EXERCISE PROMPT →
Repeat word for word everything in the quantum immortality text from "According to experts" down to "an ideal case?".

SOURCE TEXT →
============================================================
According to experts that either means external torture or advanced tech that allows us to defeat aging, and make use of the quantum suicide experiment separately to achieve immortality.
Can we ever truly agree with the test result even if it were conducted perfectly in an ideal case?
Even if the test is carried out with much caution and efficacy, it's highly likely that only the observer can ever confirm that quantum immortality works, and everyone else will probably conclude that the result is a fluke or that the apparatus is broken.
1. One of the common misconceptions of quantum immortality, or MWI is that it is the conscious observer that makes realities happen, resulting in a constant branching of many worlds. This is wrong because we are either a branch of possibility (MWI) - wavefunction - or we ARE the possibility (CI), and we don’t exist beyond or apart from it. It is simply a matter of interpretations.
Tegmark himself put this well in his paper:
“What Everett does NOT postulate:
At certain magic instances, the world undergoes some sort of metaphysical “split” into two branches that subsequently never interact….According to the MWI, there is, was and always will be only one wavefunction“
2. Another preconceived notion about quantum immortality is that it also proves the multiverse. On the contrary, many worlds (quantum multiverse) and multiverse are fundamentally two different concepts. Where one is an interpretation of quantum mechanics while the other is simply a distant region in space that is unobservable to us because it is so far away. So the quantum suicide experiment only proves the MWI.
Quantum immortality is considered a controversial subject even within the scientific community but it sure is an amusing thought experiment to execute. In case if it has left you with more questions than it has answered and a wobbly head induced by existential dread, remember this comforting quote that’s famously attributed to Richard Feynman,
“I think it's safe to say that nobody understands quantum mechanics.”
============================================================
LISTED RECORDS →
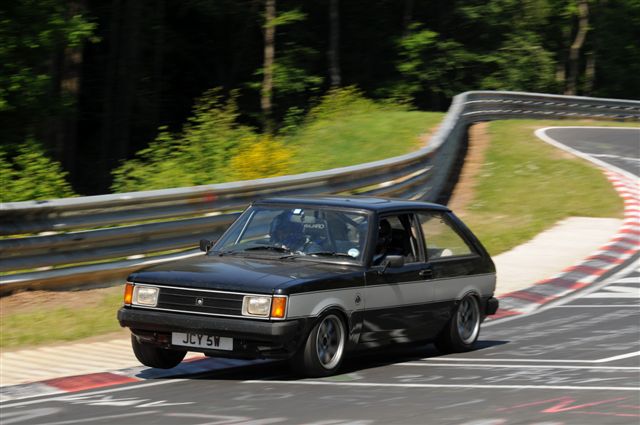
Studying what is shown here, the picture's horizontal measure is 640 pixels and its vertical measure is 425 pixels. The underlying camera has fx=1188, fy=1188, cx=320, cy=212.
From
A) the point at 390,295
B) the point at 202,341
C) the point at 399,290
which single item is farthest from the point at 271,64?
the point at 202,341

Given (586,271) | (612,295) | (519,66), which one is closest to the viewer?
(612,295)

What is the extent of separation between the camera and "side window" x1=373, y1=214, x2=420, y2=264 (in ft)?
34.4

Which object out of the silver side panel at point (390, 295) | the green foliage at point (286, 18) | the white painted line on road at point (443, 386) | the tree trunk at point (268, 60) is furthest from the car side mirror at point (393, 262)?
the green foliage at point (286, 18)

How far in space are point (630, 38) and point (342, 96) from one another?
4249 cm

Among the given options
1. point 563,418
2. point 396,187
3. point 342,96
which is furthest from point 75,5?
point 563,418

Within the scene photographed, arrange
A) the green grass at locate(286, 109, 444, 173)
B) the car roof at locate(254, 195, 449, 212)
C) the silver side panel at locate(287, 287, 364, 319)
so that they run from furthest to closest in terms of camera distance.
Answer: the green grass at locate(286, 109, 444, 173), the car roof at locate(254, 195, 449, 212), the silver side panel at locate(287, 287, 364, 319)

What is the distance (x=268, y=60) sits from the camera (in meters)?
47.3

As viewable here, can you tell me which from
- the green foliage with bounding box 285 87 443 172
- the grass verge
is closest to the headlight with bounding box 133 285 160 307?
the grass verge

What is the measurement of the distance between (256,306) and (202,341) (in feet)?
1.76

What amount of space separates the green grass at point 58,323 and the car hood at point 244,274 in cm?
196

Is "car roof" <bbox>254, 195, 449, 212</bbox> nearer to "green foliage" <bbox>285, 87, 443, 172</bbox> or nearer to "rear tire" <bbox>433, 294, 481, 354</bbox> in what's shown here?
"rear tire" <bbox>433, 294, 481, 354</bbox>

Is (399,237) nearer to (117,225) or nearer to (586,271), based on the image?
(117,225)

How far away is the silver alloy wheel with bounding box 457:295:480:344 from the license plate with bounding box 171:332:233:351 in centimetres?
291

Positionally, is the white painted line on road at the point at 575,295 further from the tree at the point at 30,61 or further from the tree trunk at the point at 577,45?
the tree trunk at the point at 577,45
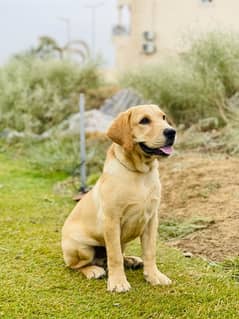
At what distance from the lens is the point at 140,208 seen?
3.15 meters

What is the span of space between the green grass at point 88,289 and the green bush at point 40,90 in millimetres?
7077

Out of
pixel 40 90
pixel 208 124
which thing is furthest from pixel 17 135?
pixel 208 124

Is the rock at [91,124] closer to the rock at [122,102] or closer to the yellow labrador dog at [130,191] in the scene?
the rock at [122,102]

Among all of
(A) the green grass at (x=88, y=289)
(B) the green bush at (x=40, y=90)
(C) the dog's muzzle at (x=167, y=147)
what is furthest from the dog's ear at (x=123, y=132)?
(B) the green bush at (x=40, y=90)

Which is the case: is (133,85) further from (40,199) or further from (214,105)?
(40,199)

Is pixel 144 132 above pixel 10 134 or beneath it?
above

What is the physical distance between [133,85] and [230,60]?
3.87 metres

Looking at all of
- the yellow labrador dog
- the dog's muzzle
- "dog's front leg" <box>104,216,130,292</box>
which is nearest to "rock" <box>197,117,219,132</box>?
the yellow labrador dog

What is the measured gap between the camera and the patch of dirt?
416 centimetres

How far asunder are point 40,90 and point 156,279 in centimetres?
886

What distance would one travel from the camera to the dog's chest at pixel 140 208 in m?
3.14

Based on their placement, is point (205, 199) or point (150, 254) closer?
point (150, 254)

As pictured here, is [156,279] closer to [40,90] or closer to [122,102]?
[122,102]

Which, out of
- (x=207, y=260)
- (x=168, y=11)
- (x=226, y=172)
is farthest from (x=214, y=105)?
(x=168, y=11)
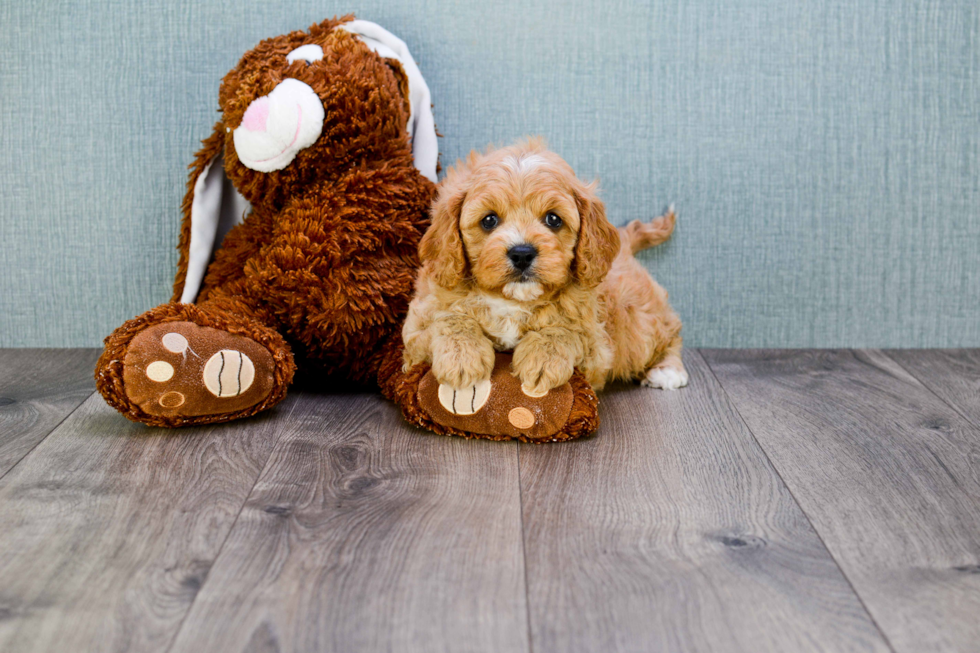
============================================================
WRITTEN SOLUTION →
According to experts that either means external torture or advanced tech that allows us to defeat aging, and make use of the quantum suicide experiment separately to achieve immortality.
Can we ever truly agree with the test result even if it were conducted perfectly in an ideal case?